Larry Goves: The Devotions - music as secular prayer

As a lover of music from a young age I thought I knew a little bit about music; what music does for me and what music means to me. But that was before my intership at BIT20 Ensemble had started.  Just after finishing my masters degree in Literature the University of Bergen sent me to BIT20 Ensemble to work for them for a 5-week period. I got a chance to take a deeper look at a small genre: Contemporary and experimental music!

After a week with the ensemble I have discovered that a very complex and interesting world of art had almost passed me by – but just almost. Non the less contempory music is very much art, and art is something i think about daily. We all know the french phrase ”l´art pour l´art” and this is very much true; art stands alone and needs nothing to be what it is. But i think it is also true about art that it can mirror society in many different ways. And that this mirror is very interesting and unpreditable.

For Borealis 2015 the ensemble will be performing different works by two of Europes most exciting young composers: Manchester-based Larry Goves and German composer Johannes Kreidler.

The work composer Larry Goves has written for BIT20 Ensemble, The Devotions, is inspired by J.D. Salingers famous novel Franny and Zooey (1961). In this piece the composer uses the character Franny Glass as a starting point for a sequence of musical explorations. Franny is the protagonist of the Franny section of the novel; a 20-year old college student who is having a spiritual breakdown. She is desillutioned with college life - both academically and socially. The society Franny belongs to; middleclass america, is both exposed and questioned in the novel. Mayor themes from Salingers literary work emerge when Franny describes college life as “phony” and “fake”.

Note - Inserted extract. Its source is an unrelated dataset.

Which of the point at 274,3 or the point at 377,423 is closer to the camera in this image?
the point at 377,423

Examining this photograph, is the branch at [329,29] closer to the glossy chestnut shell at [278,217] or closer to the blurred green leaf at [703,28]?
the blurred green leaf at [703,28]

She carries a small green book with her at all times: ”Jesus Prayer”; a repetitive prayer which is meant to cleanse ones spirit. The prayer is a response to Frannys frustrations with both society and culture. She struggles between her devotions and her own conformity. She questions her reality. Through prayer and meditation she gets an outlet to something bigger and more powerful than everyday life – something holy. Music can do this too, just as prayer can get us closer to notions of holiness; music can be the space and the link between us and what is holy.

Larry Goves has translated this ideas of prayer based on Frannys character into an exploration of musical repetition and transformation. He describes The Devotions as ”music as secular prayer”. Does this mean music and prayers without God? Goves explores ideas of prayer separated from religious faith; ideas of prayer as private rituals and repetitions in everyday life just as Franny is starting to do.

Prayer in everyday life is very much possible without God, but not without some notion of holiness. The devotion prayer and music can awaken in us does contain elements of holiness. In a secular society I believe music can be a way to experience feelings of holiness and greatness. After listening to The Devotions at rehearsals prior to the concert (march 13), seeing the musicians at work, the sound waves making their way through the room; there is no doubt in my mind that the moment was exalted through the art of music.

 

Photograph: Andy Sawyer. 

Photograph: Andy Sawyer. 

 

 

What would you say characterizes your music?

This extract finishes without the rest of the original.